|Ironed Sausages |
Summer sausage, salami, or other already-cooked sausage of your choice*
Heat a griddle over a medium fire. Slice sausages to desired thickness. When the pan is hot, place slices on it. Put your sad iron (yes, they're really called that) on top. When they're cooked to your desired crispness on one side, turn them and put the iron back on top of them to cook the other side.
*I haven't tried this with raw sausage meat, but I don't see why it wouldn't work.
I love it when a recipe's so simple it feels silly to write it out. Anyway...
This iron has been sitting in Our Grandmother of Cookrye's house for years. However, many of her possessions are being downsized away. We thought this might be able to come off the shelf of dust collectors and have some purpose in life.
I'd honestly thought it was purchased new in the 1970s, when there was an odd interest in prairie things. Like, I thought it was just some home decor company cranking these out so people could add rustic ambience to their figurine shelves. Then I decided to heat it up on the burner (it is cast iron, after all) so that the sausages could get heated from above and below and cook twice as fast. This thing gave off a surprisingly-strong smell of ironing starch as it got hot. I think this was actually someone's iron they used on clothes, and not a reproduction sold for people who needed knickknacks.
For those who wish to try this at home, you should know that this thing takes a long time to heat up. We put it on a burner which we then turned up as hot as it can go. The air coming up from the burner was so hot, you'd burn the bangs off your forehead if you leaned forward and looked down. However, after two minutes of this intense heat (I was watching the clock), the iron was about as warm as a bath. I took it off that blazing-hot burner and could drop it hot-side down into my hand without burning myself. So from an energy-use perspective, it may be best not to try to preheat your iron for faster sausage cooking. Also, after waiting for so long for it to finally get hot, you won't have saved any time anyway. We suggest you just turn the meat over to cook both sides, just as you would if you weren't ironing it.
However, if you do decide to preheat the iron, you have only a very short time before your sausages become cinders.

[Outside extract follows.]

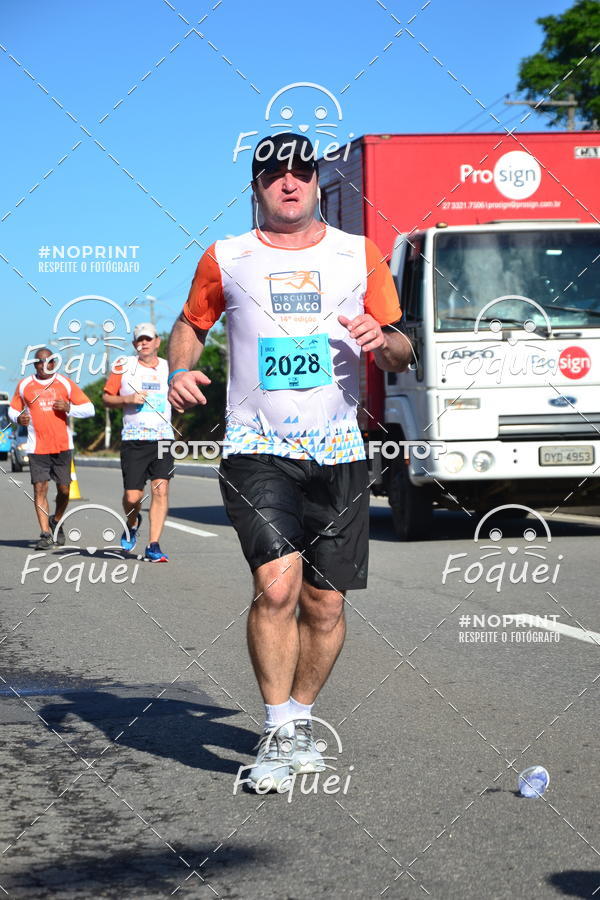 Buy your photos of the event14� Circuito do A�o on Fotop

|On the bright side, all the excess fat drained off.|
I'd briefly wondered if anyone would have actually done this before we had electric irons. Then I realized that anyone who decided to make their irons do double duty in the kitchen would have to hand-wash burnt-in sausage grease and bacon fat out of their best clothes because washing machines didn't exist yet.
Anyway, this does work very well if you don't accidentally burn your sausages. They come out nice and crisp on both sides. However, they do sometimes tend to stick to the iron. Have your scraping spatula ready to get them off.